Так замедленно, сморенно катились душные полуденные минуты, часы. Надо было снова искупаться, но и для этого пока не хватало сил, все силы и желания давно уже испарились вместе с потом в накаленном воздухе.
II
Искупавшись, разбуженный озерной прохладой, живее других заговорил Пашка Сёмкин, сухой, остроносенький парнишка, с немного косоватыми, темными, круглыми глазами и всегда влажным ртом, отчего казалось, слова быстрее обычного соскользили с его крупных для узенького лица, девчоночьих губ. Говорил он в нос, за что его дразнили то гундосым, то сопатым: дескать, слова в носу застревают, а когда молчит, то сопит. По виду Пашке можно было дать лет десять, но на самом деле ему вот-вот стукнуло семь.
Когда он затараторил, ребятишки или вполуха слушали его, по-прежнему утопая в сонном бездумье, изредка, без большой охоты и часто невпопад вплетаясь в разговор, или вовсе не слушали.
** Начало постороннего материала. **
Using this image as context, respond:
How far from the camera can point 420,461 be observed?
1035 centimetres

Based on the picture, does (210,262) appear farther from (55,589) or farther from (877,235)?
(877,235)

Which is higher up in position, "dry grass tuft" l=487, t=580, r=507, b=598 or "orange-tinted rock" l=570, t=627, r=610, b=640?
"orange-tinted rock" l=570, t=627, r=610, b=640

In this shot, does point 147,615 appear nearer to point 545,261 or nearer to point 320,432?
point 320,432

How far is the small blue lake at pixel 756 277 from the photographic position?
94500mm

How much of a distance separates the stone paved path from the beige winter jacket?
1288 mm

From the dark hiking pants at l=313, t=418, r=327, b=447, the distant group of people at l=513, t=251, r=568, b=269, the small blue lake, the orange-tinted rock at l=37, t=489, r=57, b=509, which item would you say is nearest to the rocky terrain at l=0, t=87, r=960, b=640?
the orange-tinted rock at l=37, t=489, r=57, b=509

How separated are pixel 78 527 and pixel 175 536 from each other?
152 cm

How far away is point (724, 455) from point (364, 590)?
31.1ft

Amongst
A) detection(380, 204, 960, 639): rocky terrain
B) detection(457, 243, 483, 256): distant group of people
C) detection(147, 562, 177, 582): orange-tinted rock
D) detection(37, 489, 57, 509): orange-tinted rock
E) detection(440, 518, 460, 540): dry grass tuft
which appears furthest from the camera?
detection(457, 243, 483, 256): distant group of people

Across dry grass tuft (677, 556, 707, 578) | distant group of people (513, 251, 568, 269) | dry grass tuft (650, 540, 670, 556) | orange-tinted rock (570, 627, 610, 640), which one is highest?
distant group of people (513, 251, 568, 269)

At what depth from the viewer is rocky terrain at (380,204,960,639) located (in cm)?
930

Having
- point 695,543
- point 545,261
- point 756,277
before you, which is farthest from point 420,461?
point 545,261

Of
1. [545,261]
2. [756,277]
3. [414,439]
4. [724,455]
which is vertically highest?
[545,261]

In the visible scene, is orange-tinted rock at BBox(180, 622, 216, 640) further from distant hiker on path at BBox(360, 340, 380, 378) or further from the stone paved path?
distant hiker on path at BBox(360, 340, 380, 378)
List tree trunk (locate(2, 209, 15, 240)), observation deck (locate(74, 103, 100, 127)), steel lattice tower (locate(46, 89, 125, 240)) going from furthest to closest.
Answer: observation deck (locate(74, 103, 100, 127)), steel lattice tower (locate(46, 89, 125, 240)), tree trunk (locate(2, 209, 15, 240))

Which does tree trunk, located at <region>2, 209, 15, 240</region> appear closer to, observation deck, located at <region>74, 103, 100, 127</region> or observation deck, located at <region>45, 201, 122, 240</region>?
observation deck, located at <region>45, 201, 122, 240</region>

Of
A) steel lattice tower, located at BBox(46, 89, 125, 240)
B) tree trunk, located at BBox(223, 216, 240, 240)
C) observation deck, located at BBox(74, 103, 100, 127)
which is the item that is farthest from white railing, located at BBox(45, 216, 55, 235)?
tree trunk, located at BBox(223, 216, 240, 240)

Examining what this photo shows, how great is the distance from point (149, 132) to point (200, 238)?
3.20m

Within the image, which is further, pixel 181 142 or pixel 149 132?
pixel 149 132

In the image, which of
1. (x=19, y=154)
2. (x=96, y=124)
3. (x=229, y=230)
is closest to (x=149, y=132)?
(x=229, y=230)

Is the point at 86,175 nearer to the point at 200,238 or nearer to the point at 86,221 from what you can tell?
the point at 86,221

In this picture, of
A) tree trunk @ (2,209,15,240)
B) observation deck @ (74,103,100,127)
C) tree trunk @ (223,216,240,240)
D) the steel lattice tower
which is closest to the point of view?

Все жарче и жарче распаляясь, встав перед ребятами на колени, помогая рассказу костлявыми руками, Пашка для пущего правдоподобия пучил и без того округлые, навыкате, нервно блестящие глаза. Сейчас он вспоминал прошлогоднюю рыбалку… Будто удили они с батяней на другом берегу Сосновского озера… – тут ребятишки сразу же прикинули: врёт, поди, как сивый мерин, потому что батяня его уже давно беспробудно пил горькую, чаще всего рыбача возле магазина и чайной, а Пашку по малости лет редко брали в лодку чужие люди. И будто бы здорово так клевало, что едва успевали червей наживлять да удочки кидать. Окуни прямо на лету хватали, только крючок упал на воду – хоп, готово, заглотил. Отец, дескать, даже закурить не мог – некогда было, отчего у него уши опухли. Кончились черви, стали удить на окуневые глаза, на чебачье мясо, и окунь-то вроде все как на подбор шел такой хрушкой[5], что даже крючки обламывал, хотя отец их закаливал. И ладно что в фуражку про запас крючки натыкал, а то и удить было бы нечем.
– И вдруг, робя!.. – тут Пашка начал вращать глазами, пуще косить ими, чтобы нагнать на ребят побольше страха, – и вдруг с неба спускаются крючки… здоровенны таки, с кулак… На людей крючки, понял. Жилка там, робя, от такуща! С веревку толщиной. А не видать – прозрачная. Это я пригляделся, дак и увидал. А на крючках-то, мамочки родны, всяки наживки висят… На людей, понял. Вот это да!.. Яблоки… красные-красные такие, пряники еще и это самое… как его?.. ну, это… морожено, во… в стаканчиках… ну, которые хрустят еще… Я их в городе пробовал, когда с мамкой ездили.
Ребятишки опять не поверили Пашкиным словам, потому что слыхом не слыхивали, когда это Пашка успел в город скатать.
А из мороженого, из яблок чуть-чуть видно крючки с зазубринками. Они… – кто эти «они», Пашка по ходу не сообразил как назвать и потому говорил без пояснений, – они, падла, на туче сидят – как раз заморочало – а в просветы, как в проруби, удочки опустили. Людей ловят, понял. Мы окуней удим, а они нас… с неба… – Пашка, вылупив круглые зенки, испуганно обмер, но потом облегченно вздохнул.